To get a feel for the ‘values’ inherent in Western haiku, we turn to one of the first attempts in the fifty or so years of ELH to present haiku from different parts of the world in one place. In 2001, frogpond, the official journal of the Haiku Society of America, produced an International Haiku Issue, featuring haiku from poets around the world (approximately 200 poets from 24 countries) including Australia. The unstated purpose of this issue appears to have been an ‘international exchange’ to sample the interest and variety of haiku to be found around the globe. As issue editor, Jim Kacian says, to ‘deepen the conversation’ about haiku. Eight haiku were selected from each country, the Australian haiku selected by Janice Bostok and Lyn Reeves. No submission criteria were provided so it is not clear what editors were looking for other than a sample of the local craft. For the purposes of comparison and to survey the work of Australian haiku poets appearing in this international journal alongside poets from other English-speaking countries, the following is a sample of three haiku each (of the eight appearing per country) from Australian, English and US poets, with discussion to follow:

Australia:

almost winter
the press of grape leaf upon grape leaf
how red!

space — Ross Coward
space     (frogpond, Vol. 24, No. 1, 2001, p. 9).

   
  thundering possums spill over the dry roof

space — Rosanna Licari
space     (frogpond, Vol. 24, No. 1, 2001, p. 8).

 
    three-quarter moon
the gecko moves
from light to shadow

space — Sue Mill
space     (frogpond, Vol. 24, No. 1, 2001, p. 9).


England:

harvest moon
the cat shapes itself
in the empty pot

space — David Rollins
space      (frogpond, Vol. 24, No. 1, 2001, p. 21).

   
  wind-blown rain slotting another stone into the cairn

space — Stuart Quine
space      (frogpond, Vol. 24, No. 1, 2001, p. 21).

 
    thunder at twilight
the rusty tin roof
begins to brighten

space — Claire Bugler Hewitt
space     (frogpond, Vol. 24, No. 1, 2001, p. 20).



The United States:

full
moon
kissing
entirely

space — Ed Baker
space     (frogpond, Vol. 24, No. 1, 2001, p. 48).

   
  leaves look larger
on the stream’s bottom
autumn deepens

space — Burnell Lippy
space     (frogpond, Vol. 24, No. 1, 2001, p. 48).

 
    almost winter
the golfer putts
through his shadow

space — Yvonne Hardenbrook
space      (frogpond, Vol. 24, No. 1, 2001, p. 48).
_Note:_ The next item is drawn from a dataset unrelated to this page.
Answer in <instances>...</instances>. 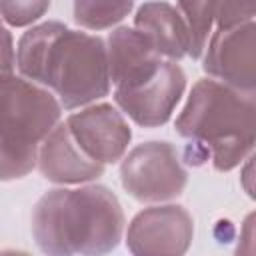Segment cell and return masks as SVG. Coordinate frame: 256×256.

These haiku all represent sharply observed meditations on nature and human nature, and are characterised by the brevity and impartiality typical of the genre. On many levels, though, they mirror each other. There is a very similar look and feel to these poems. With the exception of Baker’s poem, there is a repetition of form, either three- or one-line, the layouts are generally alike, and a similar rhythm is detectable. Of most interest to us, however, for the purposes of this discussion, is the subject matter. The content of these poems is remarkably similar, even interchangeable, and it would be a hard task to determine where each of these poems originated without knowing something of the author’s background. The selection criteria for this international collection of poems clearly did not emphasise cultural references, allusions to local place names or poetry typical of the region. Very little distinguishes them as ‘Australian’, ‘English’ or ‘American’. They point to growing evidence of haiku becoming a transnational genre, crossing borders without a ‘passport’ of origin.